[START OF DATASET CONTENT]
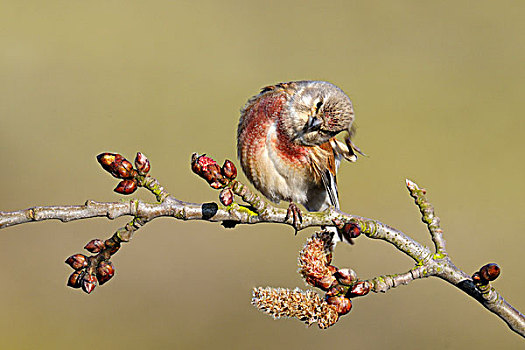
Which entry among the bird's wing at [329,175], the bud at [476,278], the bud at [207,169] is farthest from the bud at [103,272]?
the bird's wing at [329,175]

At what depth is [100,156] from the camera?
1083 millimetres

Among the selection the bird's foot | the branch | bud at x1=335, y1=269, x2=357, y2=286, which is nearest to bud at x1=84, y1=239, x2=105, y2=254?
the branch

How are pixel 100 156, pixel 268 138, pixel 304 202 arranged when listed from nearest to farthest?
pixel 100 156 → pixel 268 138 → pixel 304 202

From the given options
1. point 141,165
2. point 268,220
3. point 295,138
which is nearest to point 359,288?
point 268,220

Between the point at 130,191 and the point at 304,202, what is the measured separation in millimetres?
1172

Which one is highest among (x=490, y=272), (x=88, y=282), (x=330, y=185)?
(x=330, y=185)

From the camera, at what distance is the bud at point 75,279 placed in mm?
1110

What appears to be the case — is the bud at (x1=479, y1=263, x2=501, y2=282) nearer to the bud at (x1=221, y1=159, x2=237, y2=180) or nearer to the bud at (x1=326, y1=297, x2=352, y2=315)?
the bud at (x1=326, y1=297, x2=352, y2=315)

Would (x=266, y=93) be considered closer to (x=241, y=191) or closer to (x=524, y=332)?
(x=241, y=191)

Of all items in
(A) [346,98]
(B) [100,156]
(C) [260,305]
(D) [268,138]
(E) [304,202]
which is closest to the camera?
(B) [100,156]

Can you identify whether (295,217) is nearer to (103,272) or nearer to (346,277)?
(346,277)

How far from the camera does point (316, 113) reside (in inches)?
70.4

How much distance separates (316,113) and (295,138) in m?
0.15

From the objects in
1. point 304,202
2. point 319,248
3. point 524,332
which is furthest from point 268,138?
point 524,332
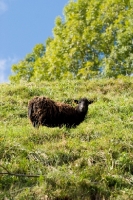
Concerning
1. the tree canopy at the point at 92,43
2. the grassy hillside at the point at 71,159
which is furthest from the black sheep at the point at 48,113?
the tree canopy at the point at 92,43

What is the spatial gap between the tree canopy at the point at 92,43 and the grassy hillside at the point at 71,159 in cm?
1298

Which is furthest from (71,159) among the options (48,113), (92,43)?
(92,43)

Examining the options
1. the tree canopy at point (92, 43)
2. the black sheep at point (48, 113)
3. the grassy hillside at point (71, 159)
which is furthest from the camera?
the tree canopy at point (92, 43)

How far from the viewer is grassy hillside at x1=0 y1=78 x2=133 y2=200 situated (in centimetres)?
490

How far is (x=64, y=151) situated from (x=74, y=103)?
4.23 meters

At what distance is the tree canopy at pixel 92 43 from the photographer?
71.2ft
[END OF DATASET CONTENT]
Every record above should come back exactly, but without its pictures.

Which entry among the bird's wing at [329,175], the bud at [476,278], the bud at [207,169] is farthest from the bud at [103,272]?
the bird's wing at [329,175]

At what depth is [100,156] from the camera?
1083 millimetres

Among the selection the bird's foot | the branch | bud at x1=335, y1=269, x2=357, y2=286, which is nearest to bud at x1=84, y1=239, x2=105, y2=254?
the branch

How are pixel 100 156, pixel 268 138, pixel 304 202 arranged when listed from nearest to farthest?
pixel 100 156 → pixel 268 138 → pixel 304 202

From the given options
1. point 141,165
2. point 268,220
3. point 295,138
which is nearest to point 359,288?
point 268,220

Between the point at 130,191 and the point at 304,202, what is the measured separation in millimetres?
1172

Which one is highest among (x=490, y=272), (x=88, y=282), (x=330, y=185)?
(x=330, y=185)

From the camera, at what distance is the bud at point 75,279 placed in mm?
1110

What appears to be the case — is the bud at (x1=479, y1=263, x2=501, y2=282) nearer to the bud at (x1=221, y1=159, x2=237, y2=180) or nearer to the bud at (x1=326, y1=297, x2=352, y2=315)?
the bud at (x1=326, y1=297, x2=352, y2=315)

Would (x=266, y=93) be considered closer to (x=241, y=191) or closer to (x=524, y=332)?
(x=241, y=191)

Of all items in
(A) [346,98]
(B) [100,156]
(C) [260,305]
(D) [268,138]
(E) [304,202]
which is closest to the camera?
(B) [100,156]

Can you identify whether (295,217) is nearer to (103,272) or nearer to (346,277)?
(346,277)

How far from the camera does point (316, 113) reside (in inches)?
70.4

How much distance separates (316,113) and (295,138) in m?
0.15

From the objects in
1. point 304,202
2. point 319,248
3. point 524,332
which is furthest from point 268,138?
point 524,332
Concerning
1. the tree canopy at the point at 92,43
2. the grassy hillside at the point at 71,159
which is furthest from the black sheep at the point at 48,113?
the tree canopy at the point at 92,43

What is the spatial gap between the tree canopy at the point at 92,43 and the grassy hillside at the point at 71,159 in cm?
1298

Which is furthest from (71,159) among the options (48,113), (92,43)?
(92,43)

Examining the options
1. the tree canopy at point (92, 43)
2. the black sheep at point (48, 113)
3. the grassy hillside at point (71, 159)
which is furthest from the camera?
the tree canopy at point (92, 43)

How far from the viewer is grassy hillside at x1=0 y1=78 x2=133 y2=200 situated (in centimetres)?
490

How far is (x=64, y=151) situated from (x=74, y=103)?
4.23 meters

At what distance is the tree canopy at pixel 92 43 from the photographer?
71.2ft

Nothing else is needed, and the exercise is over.